A Pro-Palestinian demonstrator speaks to a police officer during a protest against Israel to mark the 77th anniversary of the “Nakba,” or catastrophe, in Berlin, Germany, May 15, 2025. Photo: REUTERS/Axel Schmidt
Anti-Israel demonstrators clashed violently with Berlin police officers during a march on Thursday, resulting in injuries and heightened tensions throughout the German capital city.
More than 600 police officers were dispatched to contain the “Nakba Day” protest in Berlin’s central Kreuzberg district, where over 50 arrests were made. The demonstrators were recognizing the 77th anniversary of the “nakba,” the Arabic term for “catastrophe” used by Palestinians and anti-Israel activists to refer to the establishment of the modern state of Israel in 1948.
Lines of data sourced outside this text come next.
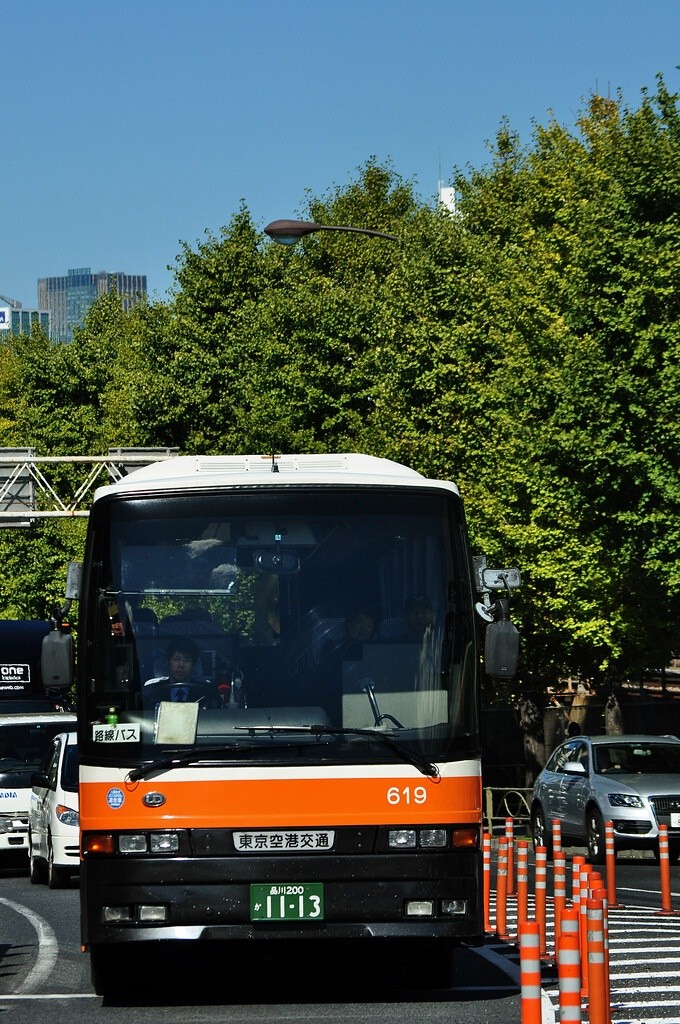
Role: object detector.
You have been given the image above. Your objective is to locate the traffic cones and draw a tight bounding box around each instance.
[482,818,617,1024]
[604,822,623,909]
[654,825,679,914]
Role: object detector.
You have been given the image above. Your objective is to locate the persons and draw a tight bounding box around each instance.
[147,634,223,713]
[404,592,433,636]
[345,609,374,642]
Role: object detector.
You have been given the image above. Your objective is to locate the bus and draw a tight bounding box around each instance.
[67,451,519,1006]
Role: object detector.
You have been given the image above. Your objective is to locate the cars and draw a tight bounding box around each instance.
[530,734,680,865]
[27,732,80,889]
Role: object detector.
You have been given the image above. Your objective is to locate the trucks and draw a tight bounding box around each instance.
[0,711,77,876]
According to local law enforcement, approximately 1,100 people took part in the pro-Hamas rally, which also protested against Israel’s military campaign against the Palestinian terrorist group in the Gaza Strip.
Demonstrators initially intended to march from Südstern Square in the southern part of the capital to the adjacent Neukölln district, but local authorities only allowed the protest to remain stationary.
Even though a local court had ruled that the anti-Israel protest couldn’t move through the city, demonstrators repeatedly attempted to march through the neighborhood. When police intervened to stop them, they were met with insults and violent attacks from the crowd.

Police officers stand guard in front of Pro-Palestinian demonstrators during a protest against Israel to mark the 77th anniversary of the “Nakba” or catastrophe, in Berlin, Germany, May 15, 2025. Photo: REUTERS/Axel Schmidt
During the protest, one of the organizers addressed the crowd, declaring, “The nakba is a continuing campaign of ethnic cleansing that has never stopped.”
The demonstration was also marked by antisemitic rhetoric and inflammatory chants, including accusations that the Israeli government and military are “child murderers, women murderers, baby murderers,” as well as the use of the banned slogan, “From the river to the sea, Palestine will be free.” The slogan is popular among anti-Israel activists and has been widely interpreted as a call for the destruction of the Jewish state, which is located between the Jordan River and the Mediterranean Sea.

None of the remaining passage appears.